If you’re a candidate...

Given the recent surge of professional networks and communities online, more employers than ever are skipping the formal application process and jumping right into outbound sourcing. If your online profiles aren’t up to date, you may miss out on valuable career opportunities. There’s no doubt that a professional online presence is very important for candidates wanting to secure the perfect job. So, as an aspiring developer, how do you stay ahead of the game to position yourself in a way that’s going to attract the right employers for you?

The answer lies in the 5 P’s – Prior Planning Prevents Poor Performance.

Employers want to know that you can code, so show them in your resume. There are around 13,000 students who use their Stack Overflow profile to showcase their skills to the world. Our profiles go above and beyond the traditional resume: you can share your work from GitHub, post your questions and answers from Stack Overflow, showcase projects and apps you’ve worked on, and more. When using these platforms to show off your open source projects and knowledge, you’ll earn points and badges, which are then displayed on your professional profiles. But you won’t become a top scorer overnight. It takes time to earn the respect of the developer community, so the earlier you start the better. Getting yourself GitHub and StackOverflow profiles when you begin university will let you build up your reputation. That way, when you graduate, your score will be alongside those of the top developers in the world.

Your reputation on GitHub and your Stack Overflow score are no longer just something to brag about. In fact, they are starting to matter when it comes to getting a job. Having credence in the developer world is important, so the earlier you start, the higher your score. Being a developer is more than a job; it’s about being part of a community and the earlier you get yourself immersed in the community, the better. The best way to perfect code is to apply your coding skills to real scenarios, and what better way to do that than participating on Stack Overflow? You can then use these questions as examples of code in your profile .

For the employers...

All this being said, it’s not just up to students. As employers, you have to be willing to give these budding young developers an opportunity to shine. It can be tempting to only hire experienced developers who’ve been coding for years, but there’s a lot to be gained from taking on recent graduates. Not only will the new programmers be extra eager to learn, but they also give you the opportunity to shape and mold talent through your customized onboarding process.

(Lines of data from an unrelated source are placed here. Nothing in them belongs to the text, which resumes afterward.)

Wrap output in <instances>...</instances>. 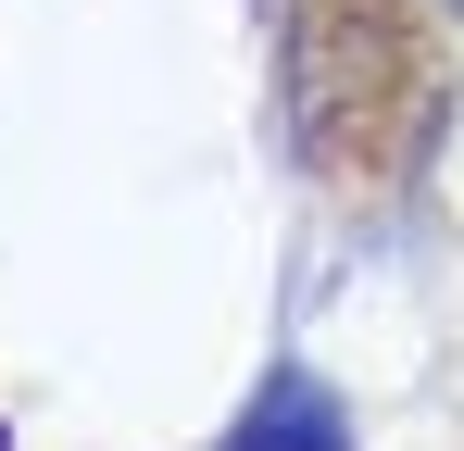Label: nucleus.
Listing matches in <instances>:
<instances>
[{
    "label": "nucleus",
    "instance_id": "1",
    "mask_svg": "<svg viewBox=\"0 0 464 451\" xmlns=\"http://www.w3.org/2000/svg\"><path fill=\"white\" fill-rule=\"evenodd\" d=\"M427 113H440V88H427L401 0H302L289 13V139L314 176L377 188L389 163H414Z\"/></svg>",
    "mask_w": 464,
    "mask_h": 451
},
{
    "label": "nucleus",
    "instance_id": "2",
    "mask_svg": "<svg viewBox=\"0 0 464 451\" xmlns=\"http://www.w3.org/2000/svg\"><path fill=\"white\" fill-rule=\"evenodd\" d=\"M227 451H352V414H339V389L302 364H276L251 389V414L227 427Z\"/></svg>",
    "mask_w": 464,
    "mask_h": 451
}]
</instances>
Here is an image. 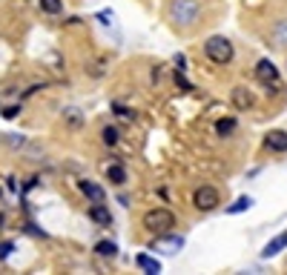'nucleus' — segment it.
Returning a JSON list of instances; mask_svg holds the SVG:
<instances>
[{
  "label": "nucleus",
  "mask_w": 287,
  "mask_h": 275,
  "mask_svg": "<svg viewBox=\"0 0 287 275\" xmlns=\"http://www.w3.org/2000/svg\"><path fill=\"white\" fill-rule=\"evenodd\" d=\"M167 12H169V20L172 23L192 26L198 20V15H201V6H198V0H169Z\"/></svg>",
  "instance_id": "nucleus-1"
},
{
  "label": "nucleus",
  "mask_w": 287,
  "mask_h": 275,
  "mask_svg": "<svg viewBox=\"0 0 287 275\" xmlns=\"http://www.w3.org/2000/svg\"><path fill=\"white\" fill-rule=\"evenodd\" d=\"M204 52H207V58H210L213 63H219V66H227L233 58H236V49H233V43H230L224 34H213V37H207Z\"/></svg>",
  "instance_id": "nucleus-2"
},
{
  "label": "nucleus",
  "mask_w": 287,
  "mask_h": 275,
  "mask_svg": "<svg viewBox=\"0 0 287 275\" xmlns=\"http://www.w3.org/2000/svg\"><path fill=\"white\" fill-rule=\"evenodd\" d=\"M175 227V215L164 207H158V210H150L144 212V229H150L152 235H161V232H169V229Z\"/></svg>",
  "instance_id": "nucleus-3"
},
{
  "label": "nucleus",
  "mask_w": 287,
  "mask_h": 275,
  "mask_svg": "<svg viewBox=\"0 0 287 275\" xmlns=\"http://www.w3.org/2000/svg\"><path fill=\"white\" fill-rule=\"evenodd\" d=\"M255 78L267 86V92H279L282 89V75H279V69H276V63L273 61H258V66H255Z\"/></svg>",
  "instance_id": "nucleus-4"
},
{
  "label": "nucleus",
  "mask_w": 287,
  "mask_h": 275,
  "mask_svg": "<svg viewBox=\"0 0 287 275\" xmlns=\"http://www.w3.org/2000/svg\"><path fill=\"white\" fill-rule=\"evenodd\" d=\"M192 204H195L198 212H213L221 204V192L216 186H198L195 195H192Z\"/></svg>",
  "instance_id": "nucleus-5"
},
{
  "label": "nucleus",
  "mask_w": 287,
  "mask_h": 275,
  "mask_svg": "<svg viewBox=\"0 0 287 275\" xmlns=\"http://www.w3.org/2000/svg\"><path fill=\"white\" fill-rule=\"evenodd\" d=\"M152 249H158V252H164V255H175L178 249H184V235H169V232H161V235H155Z\"/></svg>",
  "instance_id": "nucleus-6"
},
{
  "label": "nucleus",
  "mask_w": 287,
  "mask_h": 275,
  "mask_svg": "<svg viewBox=\"0 0 287 275\" xmlns=\"http://www.w3.org/2000/svg\"><path fill=\"white\" fill-rule=\"evenodd\" d=\"M233 103H236V109L247 112V109H253L255 106V95L247 89V86H236V89H233Z\"/></svg>",
  "instance_id": "nucleus-7"
},
{
  "label": "nucleus",
  "mask_w": 287,
  "mask_h": 275,
  "mask_svg": "<svg viewBox=\"0 0 287 275\" xmlns=\"http://www.w3.org/2000/svg\"><path fill=\"white\" fill-rule=\"evenodd\" d=\"M264 146L270 152H287V132L285 129H270L264 138Z\"/></svg>",
  "instance_id": "nucleus-8"
},
{
  "label": "nucleus",
  "mask_w": 287,
  "mask_h": 275,
  "mask_svg": "<svg viewBox=\"0 0 287 275\" xmlns=\"http://www.w3.org/2000/svg\"><path fill=\"white\" fill-rule=\"evenodd\" d=\"M81 192H84L92 204H103V201H106V192H103L95 181H81Z\"/></svg>",
  "instance_id": "nucleus-9"
},
{
  "label": "nucleus",
  "mask_w": 287,
  "mask_h": 275,
  "mask_svg": "<svg viewBox=\"0 0 287 275\" xmlns=\"http://www.w3.org/2000/svg\"><path fill=\"white\" fill-rule=\"evenodd\" d=\"M89 218H92L95 224H101V227H109V224H112V215L106 210V204H92V207H89Z\"/></svg>",
  "instance_id": "nucleus-10"
},
{
  "label": "nucleus",
  "mask_w": 287,
  "mask_h": 275,
  "mask_svg": "<svg viewBox=\"0 0 287 275\" xmlns=\"http://www.w3.org/2000/svg\"><path fill=\"white\" fill-rule=\"evenodd\" d=\"M285 246H287V232H282V235H276V238L261 249V258H273V255H279Z\"/></svg>",
  "instance_id": "nucleus-11"
},
{
  "label": "nucleus",
  "mask_w": 287,
  "mask_h": 275,
  "mask_svg": "<svg viewBox=\"0 0 287 275\" xmlns=\"http://www.w3.org/2000/svg\"><path fill=\"white\" fill-rule=\"evenodd\" d=\"M135 264L144 270V273H150V275H158L161 273V264L152 258V255H147V252H141V255H135Z\"/></svg>",
  "instance_id": "nucleus-12"
},
{
  "label": "nucleus",
  "mask_w": 287,
  "mask_h": 275,
  "mask_svg": "<svg viewBox=\"0 0 287 275\" xmlns=\"http://www.w3.org/2000/svg\"><path fill=\"white\" fill-rule=\"evenodd\" d=\"M106 178L112 181L115 186H121V183H127V169H124L121 163H109V166H106Z\"/></svg>",
  "instance_id": "nucleus-13"
},
{
  "label": "nucleus",
  "mask_w": 287,
  "mask_h": 275,
  "mask_svg": "<svg viewBox=\"0 0 287 275\" xmlns=\"http://www.w3.org/2000/svg\"><path fill=\"white\" fill-rule=\"evenodd\" d=\"M273 40H276V46H287V20H279V23H276Z\"/></svg>",
  "instance_id": "nucleus-14"
},
{
  "label": "nucleus",
  "mask_w": 287,
  "mask_h": 275,
  "mask_svg": "<svg viewBox=\"0 0 287 275\" xmlns=\"http://www.w3.org/2000/svg\"><path fill=\"white\" fill-rule=\"evenodd\" d=\"M95 252H98L101 258H115V255H118V246H115L112 241H101L98 246H95Z\"/></svg>",
  "instance_id": "nucleus-15"
},
{
  "label": "nucleus",
  "mask_w": 287,
  "mask_h": 275,
  "mask_svg": "<svg viewBox=\"0 0 287 275\" xmlns=\"http://www.w3.org/2000/svg\"><path fill=\"white\" fill-rule=\"evenodd\" d=\"M250 207H253V198H247V195H241V198H238V201H236V204H233V207H227V212H230V215H238V212L250 210Z\"/></svg>",
  "instance_id": "nucleus-16"
},
{
  "label": "nucleus",
  "mask_w": 287,
  "mask_h": 275,
  "mask_svg": "<svg viewBox=\"0 0 287 275\" xmlns=\"http://www.w3.org/2000/svg\"><path fill=\"white\" fill-rule=\"evenodd\" d=\"M40 9L46 15H61L64 12V0H40Z\"/></svg>",
  "instance_id": "nucleus-17"
},
{
  "label": "nucleus",
  "mask_w": 287,
  "mask_h": 275,
  "mask_svg": "<svg viewBox=\"0 0 287 275\" xmlns=\"http://www.w3.org/2000/svg\"><path fill=\"white\" fill-rule=\"evenodd\" d=\"M64 118L69 121V126H81L84 123V115H81V109H75V106L64 109Z\"/></svg>",
  "instance_id": "nucleus-18"
},
{
  "label": "nucleus",
  "mask_w": 287,
  "mask_h": 275,
  "mask_svg": "<svg viewBox=\"0 0 287 275\" xmlns=\"http://www.w3.org/2000/svg\"><path fill=\"white\" fill-rule=\"evenodd\" d=\"M216 132H219L221 138L230 135V132H236V121H233V118H221L219 123H216Z\"/></svg>",
  "instance_id": "nucleus-19"
},
{
  "label": "nucleus",
  "mask_w": 287,
  "mask_h": 275,
  "mask_svg": "<svg viewBox=\"0 0 287 275\" xmlns=\"http://www.w3.org/2000/svg\"><path fill=\"white\" fill-rule=\"evenodd\" d=\"M101 135H103V144H106V146H115V144H118V129L106 126V129H103Z\"/></svg>",
  "instance_id": "nucleus-20"
},
{
  "label": "nucleus",
  "mask_w": 287,
  "mask_h": 275,
  "mask_svg": "<svg viewBox=\"0 0 287 275\" xmlns=\"http://www.w3.org/2000/svg\"><path fill=\"white\" fill-rule=\"evenodd\" d=\"M9 252H12V244H0V258H9Z\"/></svg>",
  "instance_id": "nucleus-21"
},
{
  "label": "nucleus",
  "mask_w": 287,
  "mask_h": 275,
  "mask_svg": "<svg viewBox=\"0 0 287 275\" xmlns=\"http://www.w3.org/2000/svg\"><path fill=\"white\" fill-rule=\"evenodd\" d=\"M17 112H20V109H17V106H9V109H6V112H3V115H6V118H15Z\"/></svg>",
  "instance_id": "nucleus-22"
},
{
  "label": "nucleus",
  "mask_w": 287,
  "mask_h": 275,
  "mask_svg": "<svg viewBox=\"0 0 287 275\" xmlns=\"http://www.w3.org/2000/svg\"><path fill=\"white\" fill-rule=\"evenodd\" d=\"M98 17H101V23H109V20H112V12H101Z\"/></svg>",
  "instance_id": "nucleus-23"
}]
</instances>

Whether you’re going to college job fairs to recruit developers or using our Candidate Search to find students and recent graduates, this is a great time of year for you to target this group of candidates. Keep in mind that programmers of every skill level have some sort of online footprint. The best students have proactively used sites like Stack Overflow, Github, and others while studying, so they are already an active part of these talent communities. By checking out their online portfolios, you can get a sense for which languages they are most competent in, whether they contribute to open source projects, if they build apps in their free time, and more.

As recruitment begins with gusto in fall, these fresh-faced graduates are eager to work. Avoid leaving students as untapped potential: with fresh ideas and a new perspective on software development, investing in a graduate could be the best hire you make all year.